As you can see, these conditions for unconstrained optimization are really simple. Can we get equivalents for constrained optimization too?

Problems with Equality Constraints Only

We can finally start! A regular point is defined as a feasible point where all the gradient vectors of the constraint functions \(h_i\) are linearly independent. This is equivalent to saying that \(Dh(x)\) is of full rank, if \(x\) is regular.

Regularity plays an important role!

Lagrange’s Theorem (and Lagrange Multipliers)

If \(x^*\) is a local minimizer of \(f\), \(x^*\) being a regular point, then there exists \(\lambda^*\) such that: \[ Df(x^*) + {\lambda^*}^T Dh(x^*) = 0^T.
\]

Taking transposes, this is saying that \({Df(x^*)}^T\) is in the normal space! (With respect to \(Feas\), of course.) \[ {Df(x^*)}^T + {Dh(x^*)}^T{\lambda^*} = 0. \]

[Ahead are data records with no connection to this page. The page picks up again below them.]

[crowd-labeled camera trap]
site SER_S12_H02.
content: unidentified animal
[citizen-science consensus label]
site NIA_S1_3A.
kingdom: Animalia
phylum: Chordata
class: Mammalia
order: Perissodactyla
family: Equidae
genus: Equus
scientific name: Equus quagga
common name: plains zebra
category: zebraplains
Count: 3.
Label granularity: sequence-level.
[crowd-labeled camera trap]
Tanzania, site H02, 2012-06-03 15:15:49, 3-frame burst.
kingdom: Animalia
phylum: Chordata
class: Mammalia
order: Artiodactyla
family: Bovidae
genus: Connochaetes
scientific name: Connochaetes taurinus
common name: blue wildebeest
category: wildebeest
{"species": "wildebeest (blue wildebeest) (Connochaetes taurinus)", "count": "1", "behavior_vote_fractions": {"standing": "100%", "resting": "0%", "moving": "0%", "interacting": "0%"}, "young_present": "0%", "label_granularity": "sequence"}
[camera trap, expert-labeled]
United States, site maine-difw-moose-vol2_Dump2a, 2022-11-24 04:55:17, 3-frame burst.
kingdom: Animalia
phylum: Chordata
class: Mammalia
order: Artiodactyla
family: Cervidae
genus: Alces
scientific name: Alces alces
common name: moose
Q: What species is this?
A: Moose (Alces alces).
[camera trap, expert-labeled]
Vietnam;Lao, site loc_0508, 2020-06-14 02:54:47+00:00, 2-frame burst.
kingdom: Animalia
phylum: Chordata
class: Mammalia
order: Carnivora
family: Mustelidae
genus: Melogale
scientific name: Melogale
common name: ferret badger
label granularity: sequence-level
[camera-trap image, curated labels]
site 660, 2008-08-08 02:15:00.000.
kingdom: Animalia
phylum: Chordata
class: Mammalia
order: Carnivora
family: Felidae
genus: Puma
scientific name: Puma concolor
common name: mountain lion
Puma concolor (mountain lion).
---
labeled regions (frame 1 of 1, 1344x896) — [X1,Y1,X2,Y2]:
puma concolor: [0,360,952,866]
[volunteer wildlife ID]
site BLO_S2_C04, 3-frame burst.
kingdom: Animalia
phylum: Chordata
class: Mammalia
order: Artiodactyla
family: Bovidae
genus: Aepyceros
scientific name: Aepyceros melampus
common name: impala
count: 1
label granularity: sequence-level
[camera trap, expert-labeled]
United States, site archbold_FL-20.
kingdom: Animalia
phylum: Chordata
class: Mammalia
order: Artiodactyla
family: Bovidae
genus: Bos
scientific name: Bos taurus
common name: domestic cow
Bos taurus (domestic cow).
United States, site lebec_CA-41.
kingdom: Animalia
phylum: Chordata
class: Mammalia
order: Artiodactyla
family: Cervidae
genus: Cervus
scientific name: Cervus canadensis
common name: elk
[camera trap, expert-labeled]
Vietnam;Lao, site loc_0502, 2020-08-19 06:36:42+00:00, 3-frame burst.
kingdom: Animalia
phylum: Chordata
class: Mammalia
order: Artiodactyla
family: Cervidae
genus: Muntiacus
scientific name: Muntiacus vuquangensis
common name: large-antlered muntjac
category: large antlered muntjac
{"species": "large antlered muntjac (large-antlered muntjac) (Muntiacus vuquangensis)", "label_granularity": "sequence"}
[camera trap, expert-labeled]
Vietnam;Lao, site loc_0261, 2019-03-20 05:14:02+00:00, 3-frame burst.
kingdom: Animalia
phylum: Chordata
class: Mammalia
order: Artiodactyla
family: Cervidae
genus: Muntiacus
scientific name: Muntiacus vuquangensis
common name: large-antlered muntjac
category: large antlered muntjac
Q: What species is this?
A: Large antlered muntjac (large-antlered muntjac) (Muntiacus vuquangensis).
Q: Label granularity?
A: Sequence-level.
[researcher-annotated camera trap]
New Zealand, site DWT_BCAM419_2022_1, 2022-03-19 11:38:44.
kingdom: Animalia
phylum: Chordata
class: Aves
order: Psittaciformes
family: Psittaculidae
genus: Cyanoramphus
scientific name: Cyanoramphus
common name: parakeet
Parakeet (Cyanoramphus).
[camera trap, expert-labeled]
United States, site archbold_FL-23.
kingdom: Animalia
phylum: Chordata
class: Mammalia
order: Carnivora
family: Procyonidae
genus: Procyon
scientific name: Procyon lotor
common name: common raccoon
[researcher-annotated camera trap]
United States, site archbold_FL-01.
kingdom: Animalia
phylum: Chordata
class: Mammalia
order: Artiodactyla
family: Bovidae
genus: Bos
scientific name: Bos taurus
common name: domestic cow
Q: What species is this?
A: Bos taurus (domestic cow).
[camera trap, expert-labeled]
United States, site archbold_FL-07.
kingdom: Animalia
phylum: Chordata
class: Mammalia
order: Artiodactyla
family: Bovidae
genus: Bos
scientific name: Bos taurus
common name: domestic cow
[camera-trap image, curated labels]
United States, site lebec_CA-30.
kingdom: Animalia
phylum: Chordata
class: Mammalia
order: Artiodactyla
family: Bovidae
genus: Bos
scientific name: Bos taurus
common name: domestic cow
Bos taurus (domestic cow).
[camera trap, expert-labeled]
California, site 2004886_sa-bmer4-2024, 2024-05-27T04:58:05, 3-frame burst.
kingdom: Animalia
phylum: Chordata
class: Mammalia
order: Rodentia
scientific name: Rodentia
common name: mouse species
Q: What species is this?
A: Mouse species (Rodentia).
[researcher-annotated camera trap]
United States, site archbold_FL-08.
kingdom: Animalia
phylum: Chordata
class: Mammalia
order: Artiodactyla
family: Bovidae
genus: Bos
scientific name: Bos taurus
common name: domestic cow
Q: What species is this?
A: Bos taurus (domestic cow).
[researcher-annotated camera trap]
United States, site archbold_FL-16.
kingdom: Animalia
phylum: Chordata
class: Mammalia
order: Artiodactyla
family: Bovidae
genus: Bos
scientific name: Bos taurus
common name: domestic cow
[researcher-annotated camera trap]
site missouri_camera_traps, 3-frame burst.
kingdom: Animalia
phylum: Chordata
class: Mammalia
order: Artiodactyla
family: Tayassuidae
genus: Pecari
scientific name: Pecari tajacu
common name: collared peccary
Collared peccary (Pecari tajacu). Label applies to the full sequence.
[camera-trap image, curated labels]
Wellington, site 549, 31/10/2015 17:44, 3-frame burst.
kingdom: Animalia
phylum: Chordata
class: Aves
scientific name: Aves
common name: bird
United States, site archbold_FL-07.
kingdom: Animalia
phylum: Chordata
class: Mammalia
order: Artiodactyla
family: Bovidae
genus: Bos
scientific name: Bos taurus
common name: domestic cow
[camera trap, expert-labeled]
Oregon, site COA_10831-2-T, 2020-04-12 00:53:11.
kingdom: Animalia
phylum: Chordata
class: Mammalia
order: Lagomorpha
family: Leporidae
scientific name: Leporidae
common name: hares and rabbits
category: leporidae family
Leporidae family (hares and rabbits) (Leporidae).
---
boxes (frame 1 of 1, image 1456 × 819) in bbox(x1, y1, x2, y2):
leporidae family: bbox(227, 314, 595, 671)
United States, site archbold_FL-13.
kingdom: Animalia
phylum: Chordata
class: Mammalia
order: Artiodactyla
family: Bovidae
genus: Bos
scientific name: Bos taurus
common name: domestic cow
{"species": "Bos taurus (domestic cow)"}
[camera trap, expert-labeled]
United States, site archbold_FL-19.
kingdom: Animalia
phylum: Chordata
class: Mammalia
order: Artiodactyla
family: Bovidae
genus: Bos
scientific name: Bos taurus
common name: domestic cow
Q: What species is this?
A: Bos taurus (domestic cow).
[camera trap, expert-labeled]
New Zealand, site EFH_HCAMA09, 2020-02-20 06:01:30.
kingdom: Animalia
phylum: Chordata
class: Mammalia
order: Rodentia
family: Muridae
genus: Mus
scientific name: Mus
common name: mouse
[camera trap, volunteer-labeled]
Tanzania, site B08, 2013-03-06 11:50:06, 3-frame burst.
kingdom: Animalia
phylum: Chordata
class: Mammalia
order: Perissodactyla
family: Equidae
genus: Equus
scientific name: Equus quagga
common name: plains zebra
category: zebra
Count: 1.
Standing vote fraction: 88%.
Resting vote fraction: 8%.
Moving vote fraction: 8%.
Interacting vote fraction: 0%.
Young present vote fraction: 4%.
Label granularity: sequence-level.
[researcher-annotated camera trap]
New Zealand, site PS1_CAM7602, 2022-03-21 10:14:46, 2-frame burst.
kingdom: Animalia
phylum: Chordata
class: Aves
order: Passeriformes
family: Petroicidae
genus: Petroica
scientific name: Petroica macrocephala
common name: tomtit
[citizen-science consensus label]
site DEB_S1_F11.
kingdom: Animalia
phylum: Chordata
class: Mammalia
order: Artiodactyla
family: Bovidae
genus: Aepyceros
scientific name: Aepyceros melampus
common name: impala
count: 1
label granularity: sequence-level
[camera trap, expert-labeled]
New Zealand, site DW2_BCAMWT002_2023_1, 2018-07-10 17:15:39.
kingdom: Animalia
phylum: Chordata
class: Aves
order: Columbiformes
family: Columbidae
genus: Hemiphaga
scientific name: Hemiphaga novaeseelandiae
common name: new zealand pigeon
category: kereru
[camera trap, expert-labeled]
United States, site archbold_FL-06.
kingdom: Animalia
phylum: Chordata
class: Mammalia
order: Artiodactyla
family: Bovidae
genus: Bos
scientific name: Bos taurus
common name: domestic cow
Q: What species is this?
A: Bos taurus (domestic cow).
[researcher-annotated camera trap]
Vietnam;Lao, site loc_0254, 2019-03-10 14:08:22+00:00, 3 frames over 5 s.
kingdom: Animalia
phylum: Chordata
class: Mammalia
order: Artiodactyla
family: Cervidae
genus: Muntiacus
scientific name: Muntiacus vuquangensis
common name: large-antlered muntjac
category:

The \(\lambda^*\) are called the Lagrange Mutlipliers.

How does one prove this? Consider any curve parametrized by \(t\) through \(x^*\). Look at the one-dimensional function \(\phi(t) = f(x(t))\). \(\phi\) has a local minima at \(t = t^*\) (when we are at \(x = x^*\)), so the derivative of \(\phi\) at \(t = t^*\) must be \(0\). Applying the chain rule, and using the first-order necessary conditions for unconstrained optimization (\(\phi\) is not constrained!): \[ {\frac{d\phi}{dt}}(t^*) = Df(x(t^*))\dot x(t^*) = 0 \] But \(\dot x(t^*)\) is a tangent vector of the curve, so it is in the tangent space. As \(Df(x^*)^T\) is perpendicular to this, it must be in the normal space (span of the gradient vectors). The coefficients of the gradient vectors in the linear combination is given by \(\lambda^*\).

This gives us the equivalent of FONC for constrained optimization problems!